→ **TEXTAUSZUG**
►

Und das ist leider das Beste, was sich über diesen unausgegorenen, verstolperten, viel zu viel wollenden Abend sagen lässt: dass er über weite Schrecken durchaus erträglich ist. Nur vergisst man das sofort wieder, weil man ja gleich weiter muss. Beziehungsweise im Foyer stehen, bis es endlich weiter geht.

 

Frankenstein / Homo Deus
Inspiriert von Mary Shelley und Yuval Noah Harari
Regie: Jan Bosse, Bühne: Stéphane Laimé, Kostüme: Kathrin Plath, Musik: Jonas Landerschier, Video: Jan Speckenbach, Dramaturgie: Susanne Meister
Mit: Pascal Houdus, Marie Löcker, Karin Neuhäuser, Paul Schröder, Jirka Zett, Sebastian Zimmler sowie Elena Beyersdorf, Catherine Claussen Vilas, Anna-Lea Geizler, Mila Nitzel, Don Schmidt, Thomas Geiger; Rolf Bach, Cheng Ding, Karolina Maria Kierzkowska (Film)
Premiere am 18. November 2018
Dauer: 3 Stunden 25 Minuten, eine Pause

www.thalia-theater.de

 

Kritikenrundschau

Zu leichtfertig, zu ironisch spöttisch dahingeplaudert findet Eberhard Spreng vom Deutschlandfunk (19.11.2018) die "lockere Show": "Regisseur Jan Bosse sah für die theatrale Bewältigung einer der größten Herausforderungen der Menschheit wohl keine Chance für eine kohärente Erzählung". Geboten seien "eher versprengte Ideen, Bilderskizzen, kurze Einblicke in eine gewaltige Materialsammlung", in denen transhumanistische Übergangswesen allerlei "Schabernack" mit den großen Fragen trieben.

◄

→ **GEGEBENE DATEN**
►

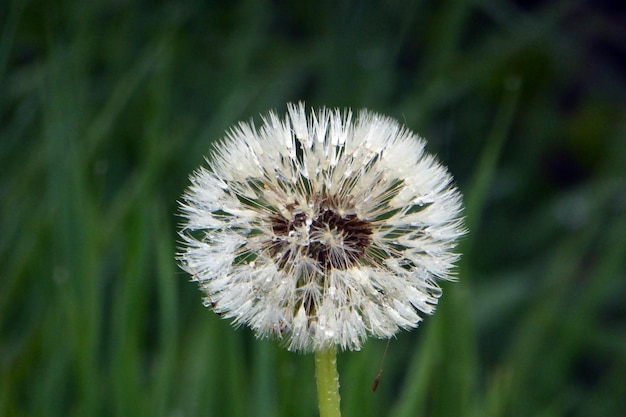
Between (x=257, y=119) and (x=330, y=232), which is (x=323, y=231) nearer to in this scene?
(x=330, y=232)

◄
►

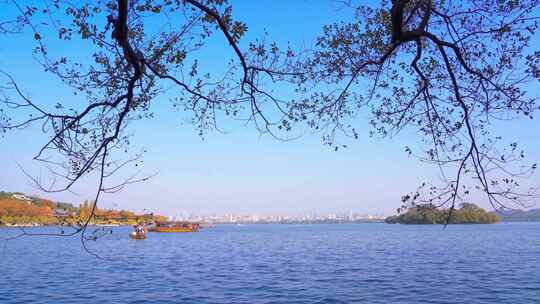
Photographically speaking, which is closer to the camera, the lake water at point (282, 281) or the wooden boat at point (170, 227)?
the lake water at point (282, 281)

◄

→ **AUFGABENBESCHREIBUNG**
Schreiben Sie aus dem Textauszug zur Inszenierung „Frankenstein / Homo Deus“ den Abschnitt wortgetreu ab, der mit „Frankenstein / Homo“ beginnt und sich bis einschließlich „Maria Kierzkowska (Film)“ erstreckt.

→ **AUSGABE**
Frankenstein / Homo Deus
Inspiriert von Mary Shelley und Yuval Noah Harari
Regie: Jan Bosse, Bühne: Stéphane Laimé, Kostüme: Kathrin Plath, Musik: Jonas Landerschier, Video: Jan Speckenbach, Dramaturgie: Susanne Meister
Mit: Pascal Houdus, Marie Löcker, Karin Neuhäuser, Paul Schröder, Jirka Zett, Sebastian Zimmler sowie Elena Beyersdorf, Catherine Claussen Vilas, Anna-Lea Geizler, Mila Nitzel, Don Schmidt, Thomas Geiger; Rolf Bach, Cheng Ding, Karolina Maria Kierzkowska (Film)